Source text:
================
Two sizes — choose by CPU budget:
- v1.3 (current) — 4.8 M parameters (~19 MB F32), ~3.3 ms per 16 ms frame on Zen4 (4 threads), ≈4.7× realtime.
- v1.2 — 1.3 M parameters (~5 MB F32), ~1.6 ms per 16 ms frame on Zen4 (4 threads), ≈9.7× realtime.
Causal, streaming: 256-sample hop, 16 ms algorithmic latency
F32 reference inference in C++ via GGML; PyTorch reference included for verification and research

Try it: https://huggingface.co/spaces/LocalAI-io/LocalVQE-demo.

LocalVQE is a derivative of DeepVQE (Indenbom et al., Interspeech 2023) — smaller, GGML-native, and tuned for streaming CPU inference.

A concrete example

Picture a video call from a laptop. Your microphone picks up three things alongside your voice:

The remote participant's voice, played back through your speakers and caught again by your mic — this is the echo. Without cancellation they hear themselves a fraction of a second later.
Your own voice bouncing off walls, desk, and monitor before reaching the mic — this is reverberation, the "tunnel" or "bathroom" sound that makes you feel far away from the listener.
A fan, keyboard clatter, a dog barking, or traffic outside — plain background noise.

LocalVQE removes all three in a single causal pass, frame by frame, on the CPU, so only your voice reaches the far end.

Why this, and not a classical AEC/NS stack?

Hand-tuned DSP pipelines (NLMS/AP/Kalman AEC, Wiener/spectral-subtraction NS, MCRA noise tracking, RLS dereverb) can run in tens of microseconds per frame and remain a strong baseline when the acoustic path is benign. LocalVQE is interesting when you want:

Robustness to non-linear echo paths (small loudspeakers, handheld devices, plastic laptop chassis) where linear AEC leaves residual echo.
================
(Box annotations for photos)

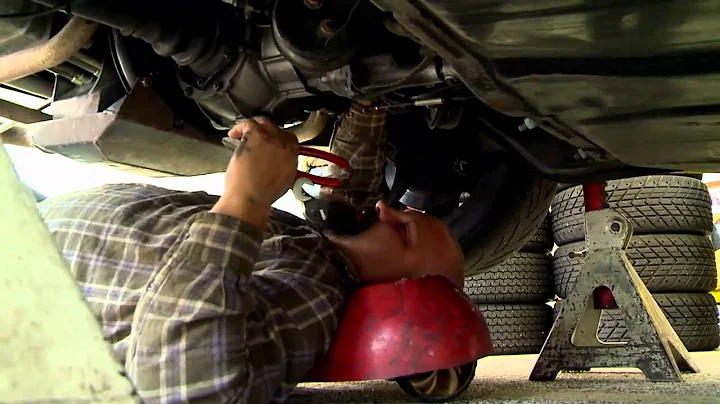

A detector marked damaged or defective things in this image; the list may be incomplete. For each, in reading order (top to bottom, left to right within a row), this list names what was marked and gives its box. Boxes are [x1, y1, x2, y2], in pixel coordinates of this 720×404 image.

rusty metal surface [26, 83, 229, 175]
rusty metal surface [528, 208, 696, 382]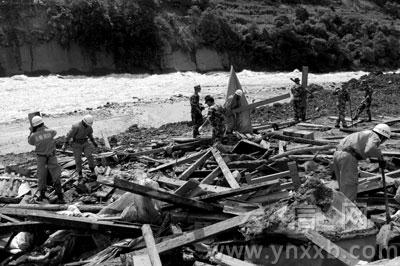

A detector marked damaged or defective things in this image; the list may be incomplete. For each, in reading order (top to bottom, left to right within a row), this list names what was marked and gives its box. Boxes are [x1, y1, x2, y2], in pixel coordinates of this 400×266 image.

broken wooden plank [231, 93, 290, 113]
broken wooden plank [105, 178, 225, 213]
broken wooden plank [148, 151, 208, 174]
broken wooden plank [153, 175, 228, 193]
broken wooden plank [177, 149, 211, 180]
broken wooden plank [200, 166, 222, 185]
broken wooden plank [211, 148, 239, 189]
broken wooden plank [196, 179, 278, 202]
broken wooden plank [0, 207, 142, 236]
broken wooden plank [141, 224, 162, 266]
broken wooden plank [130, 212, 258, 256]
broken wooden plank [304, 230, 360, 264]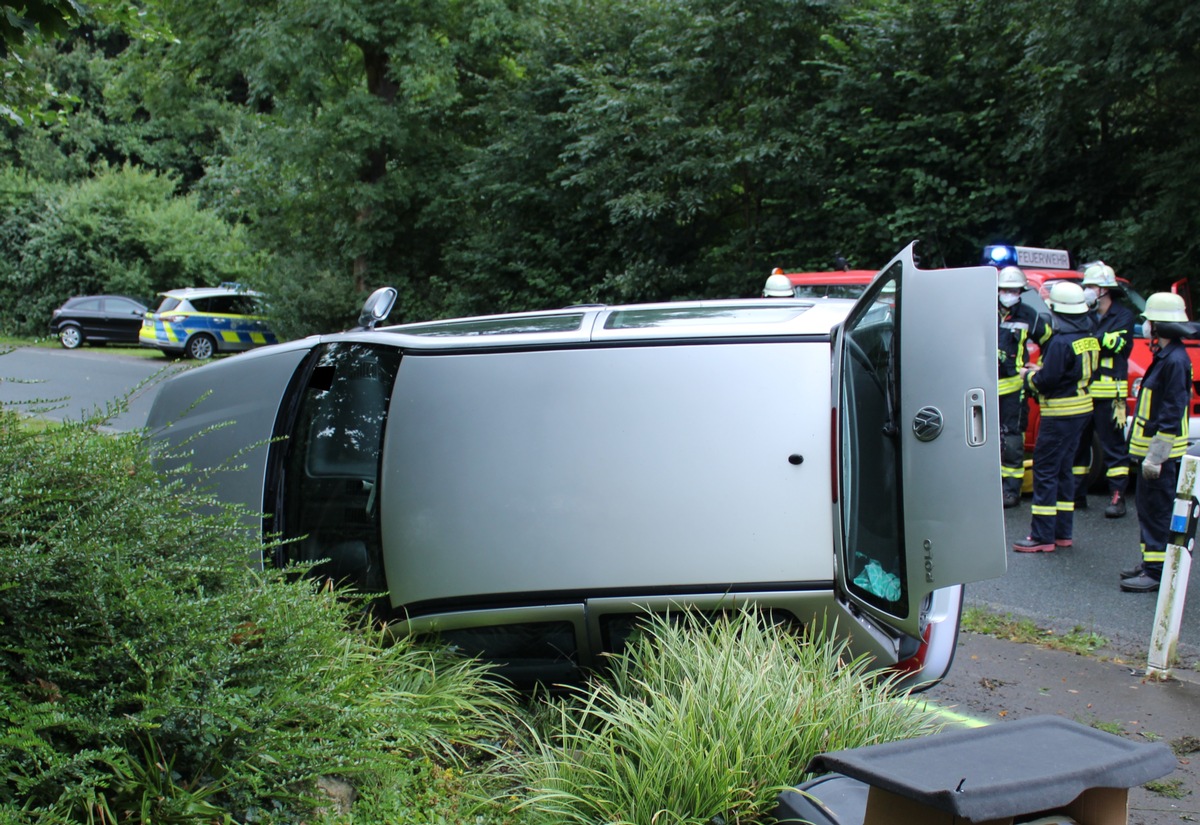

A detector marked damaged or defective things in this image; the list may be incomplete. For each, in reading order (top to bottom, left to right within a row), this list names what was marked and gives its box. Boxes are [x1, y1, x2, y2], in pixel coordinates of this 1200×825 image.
================
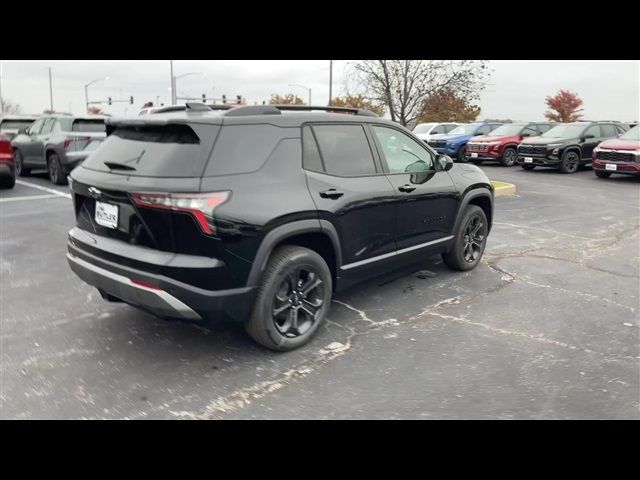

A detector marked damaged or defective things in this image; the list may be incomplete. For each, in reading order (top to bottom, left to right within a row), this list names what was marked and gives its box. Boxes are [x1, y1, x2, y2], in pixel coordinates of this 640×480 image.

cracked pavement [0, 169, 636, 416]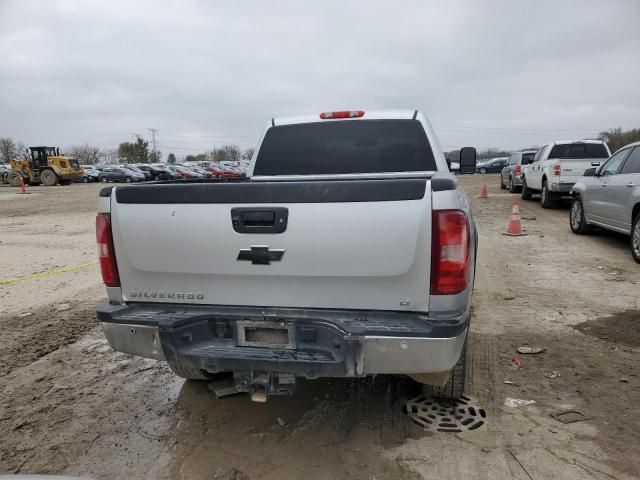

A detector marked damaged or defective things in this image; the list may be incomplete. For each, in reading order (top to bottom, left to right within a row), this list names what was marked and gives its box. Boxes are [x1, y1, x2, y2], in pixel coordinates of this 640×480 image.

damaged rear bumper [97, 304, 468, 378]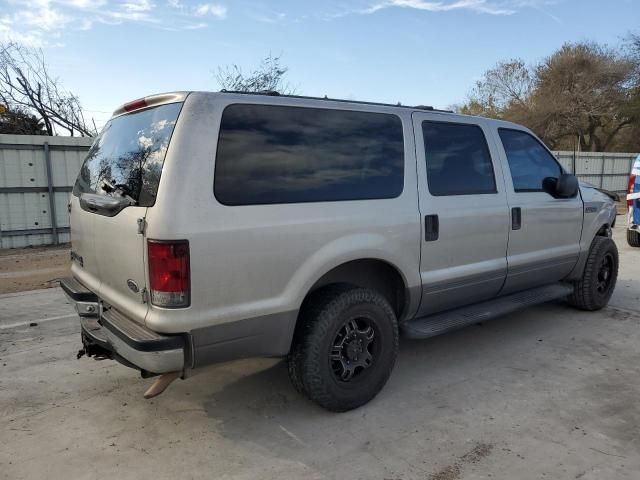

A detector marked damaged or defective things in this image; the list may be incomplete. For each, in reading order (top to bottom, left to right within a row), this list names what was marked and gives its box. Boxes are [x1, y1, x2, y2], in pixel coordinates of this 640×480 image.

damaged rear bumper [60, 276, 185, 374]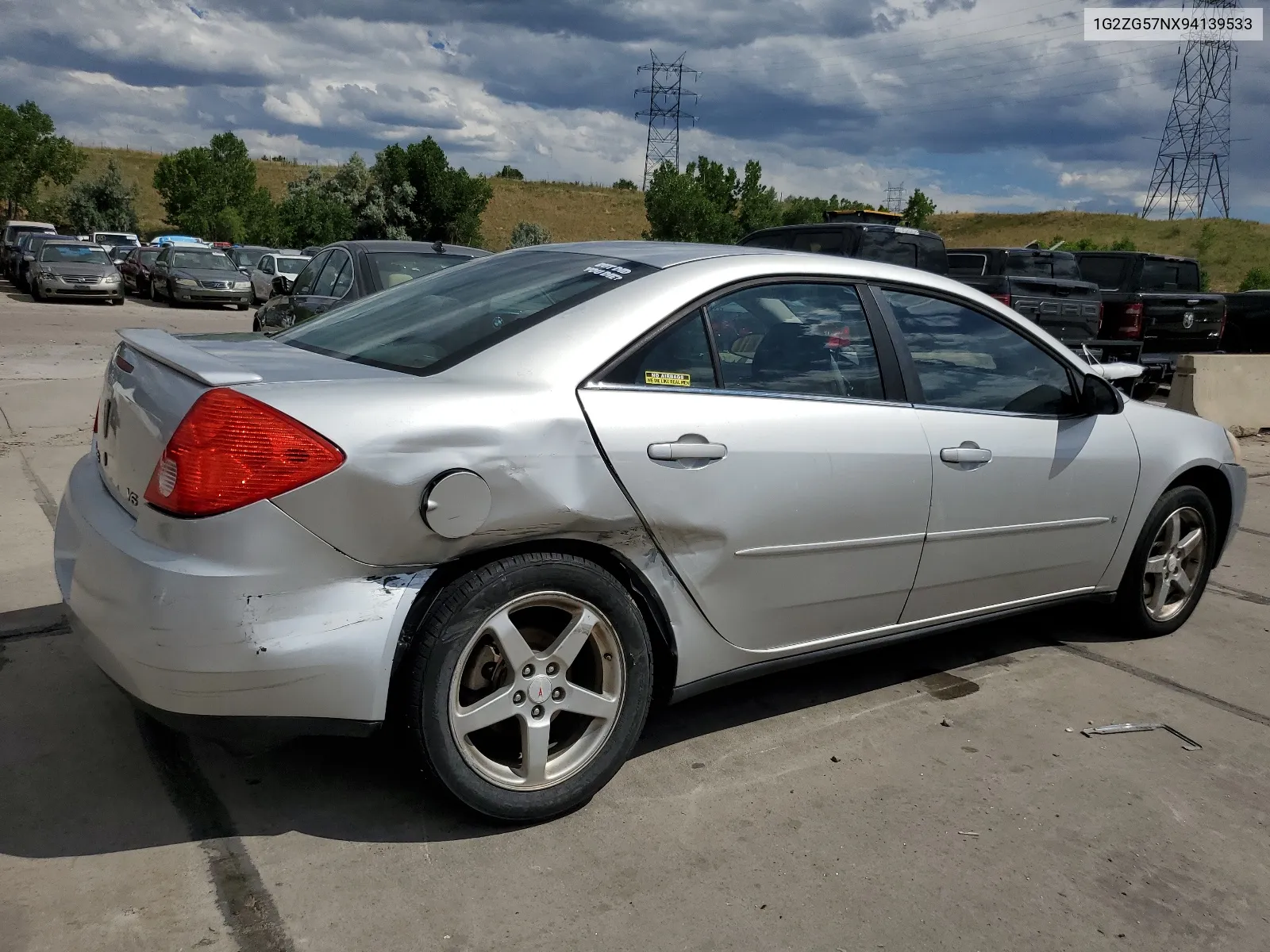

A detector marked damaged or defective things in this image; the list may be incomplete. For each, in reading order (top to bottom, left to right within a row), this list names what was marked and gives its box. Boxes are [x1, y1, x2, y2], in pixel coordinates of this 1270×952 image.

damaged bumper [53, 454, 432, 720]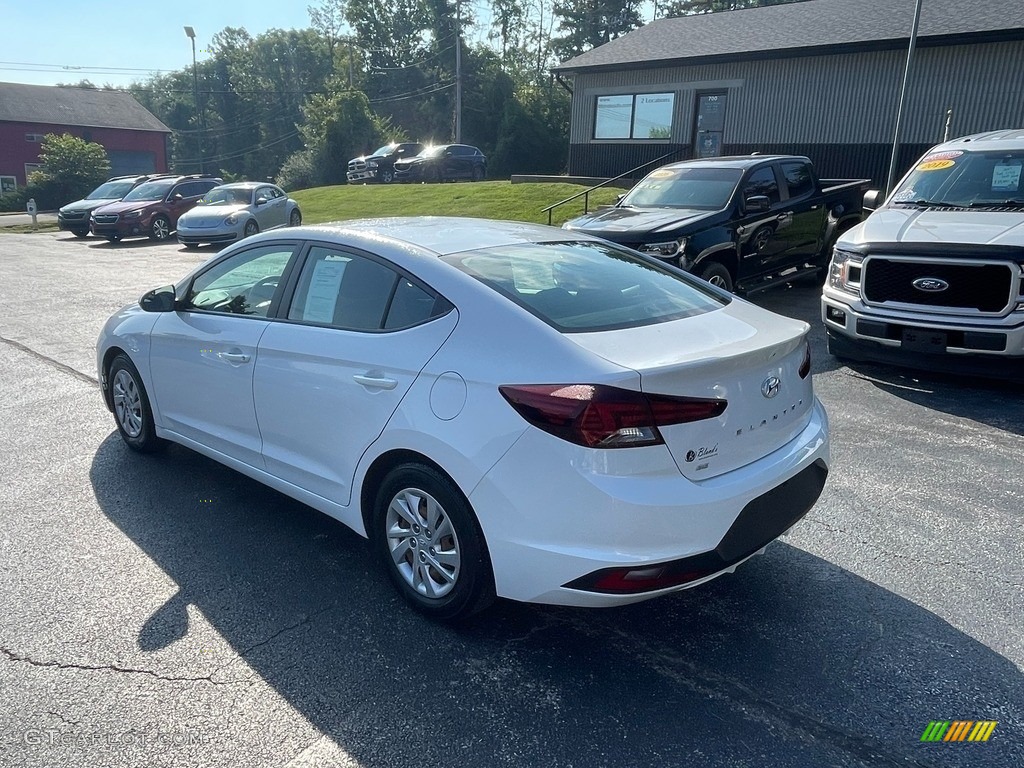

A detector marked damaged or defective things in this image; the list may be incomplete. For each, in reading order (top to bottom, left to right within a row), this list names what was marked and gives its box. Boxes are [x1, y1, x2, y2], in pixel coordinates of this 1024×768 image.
================
What is expected:
Carry on the LocalVQE description from the point where it stops. The records have no role here.

Exercise output:
Non-stationary noise suppression (babble, keyboards, fans changing speed) that energy-based noise estimators struggle with.
One model, many conditions — no per-device tuning of step sizes, forgetting factors, or VAD thresholds.
A single deterministic causal pass — no double-talk detector, no adaptation state that can diverge.

The trade-off is CPU: a classical stack might cost ~0.1 ms/frame, LocalVQE ~1–2 ms/frame. On anything larger than a microcontroller that's still a small fraction of a real-time budget.

Why this, and not DeepVQE?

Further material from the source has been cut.